Lady Pentland-Firth herself judges the decorated straw hat competition for the ladies, but  oddly enough has more interest in the tug of war competition between the estate workers and the village tradesmen. By tradition competitors are required to remove their shirts. She then presents pokes of sweets to the children who have most successfully completed the treasure hunt. Entertainment is provided in the form of clowns, stilt walkers, fortune telling and of course a tombola; not to mention Scottish Country dancing, so we won’t.

This year for the first time, her ladyship decided to have something rather different from the usual musical offering provided by the Pentland-Firth Silver Band. She asked Grace, my additional help who does the heavy work, if her husband might bring along his steel band. As Grace and her husband are obviously not local, being from the West Indies, this did cause some minor Presbyterian lip pursing until with the help of some rum the music began to get everyone moving their hips and we were transported to a tropical island.

While some gave up their preconceptions in favour of more enlightened views, the faces of the silver band members told a different story and were a prerequisite to some minor scuffles in the Pentland Firth Arms later.

An Opportunity to Right An Ancient Wrong 

You may recall that Grace and I are distantly related as cousins. Grace is the result of our common ancestor’s activities as a sugar planter in the West Indies. It seems he planted much more than sugar cane. As Grace and I shared a picnic, beautifully prepared by Mrs Travers  (enthusiastically doing her stint on the coconut shy)  and listening  to the music, she asked me if in the light of her revelations about our connections through the MacCavity Plantations, I  would prefer it if she left and went elsewhere. I said she was welcome to go anywhere she wanted and that I would really rather she was not my employee as we are cousins and both descended from Ethelred who was  more ready than generally supposed.

She looked crestfallen, until I added, that  I was well aware of the injustices of the past and as a trustee of the MacCavity Estate, I had a degree of say in how a discretionary fund for the public good was spent. I would therefore like to assign to her a sum of money which is rightfully hers to set her up in any way she felt was appropriate.

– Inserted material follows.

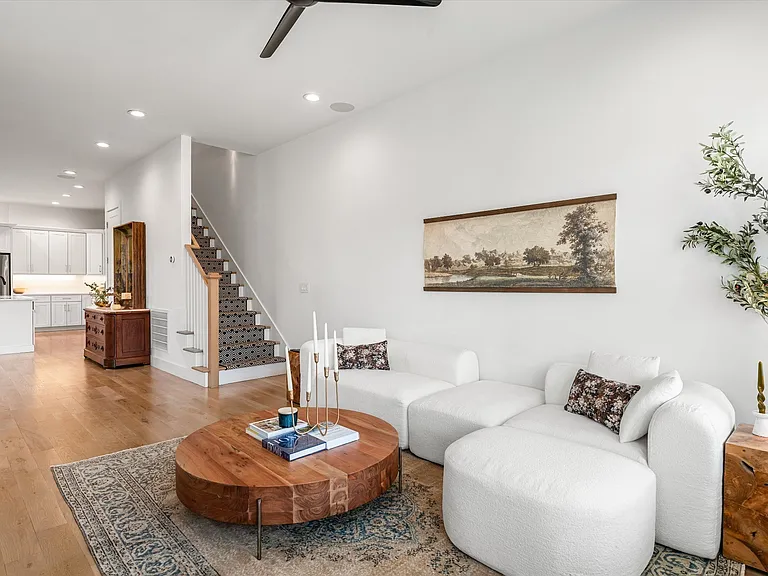 Open living area filled with natural light and seamless flow to kitchen and dining spaces.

Grace said not unnaturally that she was astonished by my generosity and had thought of trying to resume her nursing career . However, what she wanted more than anything else was to set up a business importing African inspired textiles and decorative objects into Britain and that her husband wanted to further his musical interests perhaps establishing a Jazz Club in London.

Things In Common

I have to confess most of this was Jasper’s idea, but I am well aware of my good fortune in life and the advantages that I have had. It was, however, my idea to bring the matter up at the picnic. Somehow it is much easier to discuss things out of doors with a cream cheese, chive and cucumber sandwich. There is also something about wasps that brings people together. Well most people. I do not think there is much that unites the Silver Band these days, however. They were formed when the Pentland-Firths owned coal mines but these were taken over  after the last Unpleasantness by the Labour Government with nationalisation. It would seem they have lost some of their puff.

I asked Grace what she thought about politics and she said that being a Conservative she thought about it very little. Her husband it seems votes Labour. We both wondered if we might alter our hasbands’ views before the General Election which we are both convinced will take place this autumn.  “Change his politics Muriel, I can hardly get him to change his socks!” “Isn’t it strange” I said, “how we can all be different colours and creeds and yet under the skin, all men are equal.”

“Yes Muriel – equally useless. Can I tempt you to a spot of rum punch?”

“You certainly can, dear cousin, you certainly can. Mrs Travers, that will be two rum punches please.”